Laparoscopic splenectomy. Technique and results in a series of 27 cases.

作者信息

Emmermann A, Zornig C, Peiper M, Weh H J, Broelsch C E

机构信息

Chirurgische Klinik, Universitätskrankenhaus Eppendorf, Hamburg, Germany.

出版信息

Surg Endosc. 1995 Aug;9(8):924-7.

PMID:8525451
Abstract

Between early 1992 and December 1994, laparoscopic splenectomy was performed in 27 patients with idiopathic thrombocytopenia (ITP), hairy-cell leucemia, HIV, or Hodgkin's disease. In all cases medical treatment, especially cortisone therapy, failed. In Hodgkin's disease the splenectomy was combined with liver biopsies and dissection of parailiacal, paraaortic, and mesenteric lymph nodes for abdominal staging. The operation was performed using four trocars; the splenic vessels were divided by a linear stapler. In general the spleen was removed in a bag through a slightly enlarged trocar incision or after morcellation. Three patients needed a small laparotomy for the removal (laparoscopic assisted).

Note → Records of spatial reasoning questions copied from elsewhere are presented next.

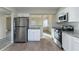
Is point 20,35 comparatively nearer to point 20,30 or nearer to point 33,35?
point 20,30

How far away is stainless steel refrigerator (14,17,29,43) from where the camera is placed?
7.80 meters

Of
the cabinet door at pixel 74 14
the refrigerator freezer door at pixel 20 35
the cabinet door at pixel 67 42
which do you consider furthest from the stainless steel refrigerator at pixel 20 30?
the cabinet door at pixel 74 14

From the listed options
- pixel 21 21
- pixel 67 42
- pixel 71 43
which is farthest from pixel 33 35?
pixel 71 43

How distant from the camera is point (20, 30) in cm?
788

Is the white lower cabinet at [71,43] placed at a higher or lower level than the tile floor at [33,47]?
higher

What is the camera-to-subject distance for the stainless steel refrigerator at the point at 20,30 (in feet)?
25.6

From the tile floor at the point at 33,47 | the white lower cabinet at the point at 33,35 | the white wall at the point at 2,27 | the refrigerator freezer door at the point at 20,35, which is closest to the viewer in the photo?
the tile floor at the point at 33,47

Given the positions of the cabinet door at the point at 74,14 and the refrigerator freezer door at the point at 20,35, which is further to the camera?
the refrigerator freezer door at the point at 20,35

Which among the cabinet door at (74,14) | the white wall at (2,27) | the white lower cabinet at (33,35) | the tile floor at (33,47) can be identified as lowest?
the tile floor at (33,47)

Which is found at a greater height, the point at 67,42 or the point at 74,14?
the point at 74,14

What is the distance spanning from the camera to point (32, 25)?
10.1m

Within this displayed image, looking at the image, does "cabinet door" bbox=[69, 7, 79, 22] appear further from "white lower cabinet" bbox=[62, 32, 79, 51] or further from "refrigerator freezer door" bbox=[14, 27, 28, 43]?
"refrigerator freezer door" bbox=[14, 27, 28, 43]

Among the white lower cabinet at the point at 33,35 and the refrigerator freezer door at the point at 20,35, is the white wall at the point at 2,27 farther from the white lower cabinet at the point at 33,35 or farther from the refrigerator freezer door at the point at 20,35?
the white lower cabinet at the point at 33,35
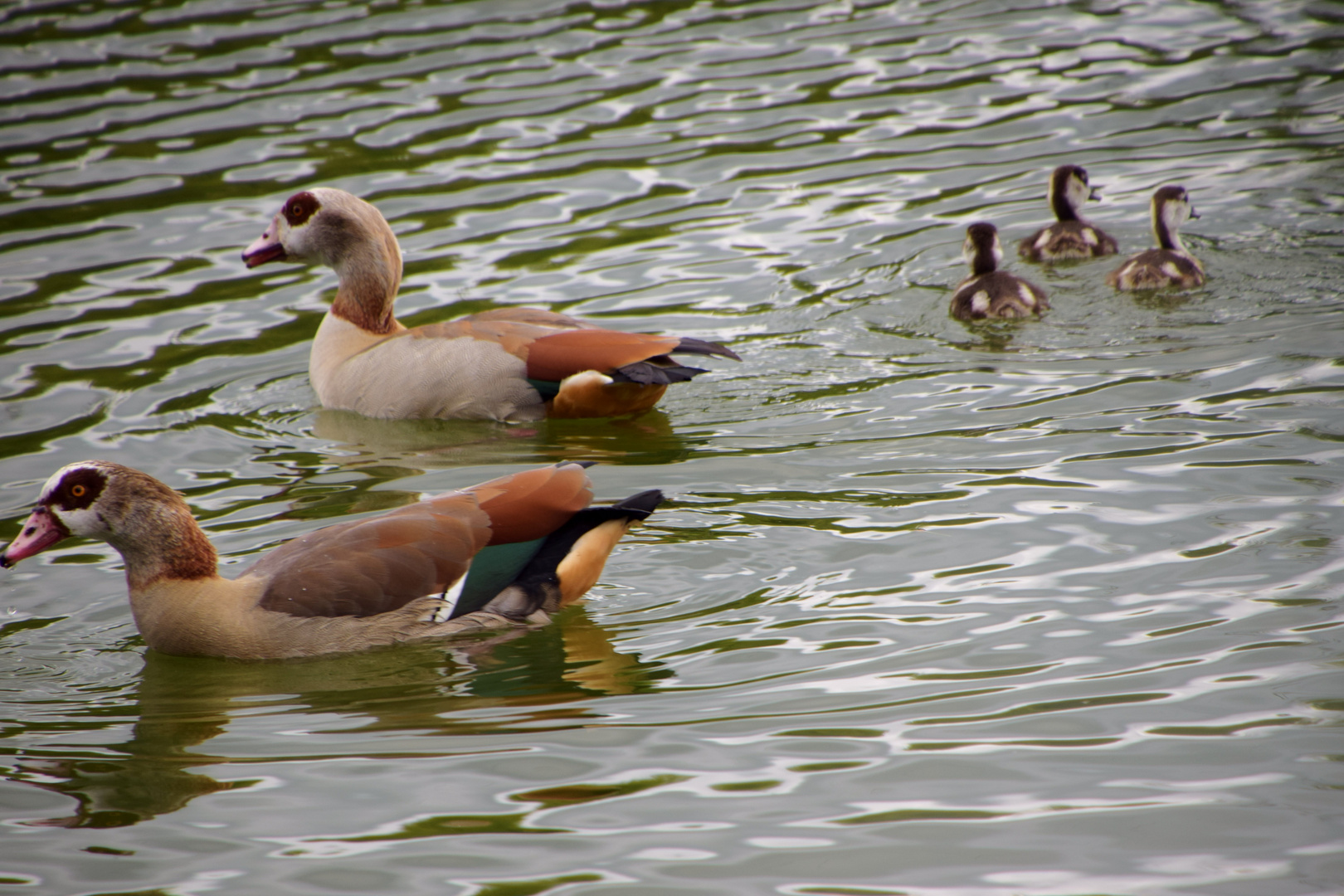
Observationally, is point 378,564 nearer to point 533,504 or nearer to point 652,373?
point 533,504

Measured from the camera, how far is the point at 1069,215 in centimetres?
1004

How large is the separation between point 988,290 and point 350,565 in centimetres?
495

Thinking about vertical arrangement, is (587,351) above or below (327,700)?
above

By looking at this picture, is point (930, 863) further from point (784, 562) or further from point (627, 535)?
point (627, 535)

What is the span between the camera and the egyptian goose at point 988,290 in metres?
8.86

In a recent case of Hodgkin's disease the intact spleen was removed via posterior colpotomy. In 22 of 27 cases (81%) the operation was finished laparoscopically. Five times a conversion to conventional laparotomy was necessary because of bleeding of enlarged lymph nodes at the hilum. Wound infections occurred in two cases. In one patient with ITP the platelet count did not improve and continuous blood loss led to relaparotomy at the 1st postoperative day. No surgical bleeding was found. All patients tolerated a fluid diet at the 1st postoperative day and hospitalization time was 4.4 days (range 3-14). Regarding the low complication rate and the advantages of a smaller abdominal trauma in the postoperative period, the laparoscopic approach for elective splenectomy and laparoscopic abdominal staging has a substantial benefit for the patients.

摘要

在1992年初至1994年12月期间,对27例患有特发性血小板减少性紫癜(ITP)、毛细胞白血病、HIV或霍奇金病的患者实施了腹腔镜脾切除术。在所有病例中,药物治疗,尤其是皮质类固醇治疗均告失败。对于霍奇金病患者,脾切除术联合肝脏活检以及对髂旁、腹主动脉旁和肠系膜淋巴结进行清扫以进行腹部分期。手术使用四个套管针进行;脾血管用线性缝合器离断。一般来说,脾脏通过稍微扩大的套管针切口装袋取出或在切碎后取出。3例患者需要进行小切口剖腹手术以取出脾脏(腹腔镜辅助)。在最近一例霍奇金病病例中,完整的脾脏通过后路阴道切开术取出。27例中有22例(81%)手术通过腹腔镜完成。有5次因脾门处肿大淋巴结出血而需要转为传统剖腹手术。发生了2例伤口感染。1例ITP患者血小板计数未改善,持续失血导致术后第1天再次剖腹手术,但未发现手术出血。所有患者术后第1天即可耐受流食,住院时间为4.4天(范围3 - 14天)。鉴于并发症发生率低以及术后腹部创伤较小的优点,腹腔镜选择性脾切除术和腹腔镜腹部分期对患者有很大益处。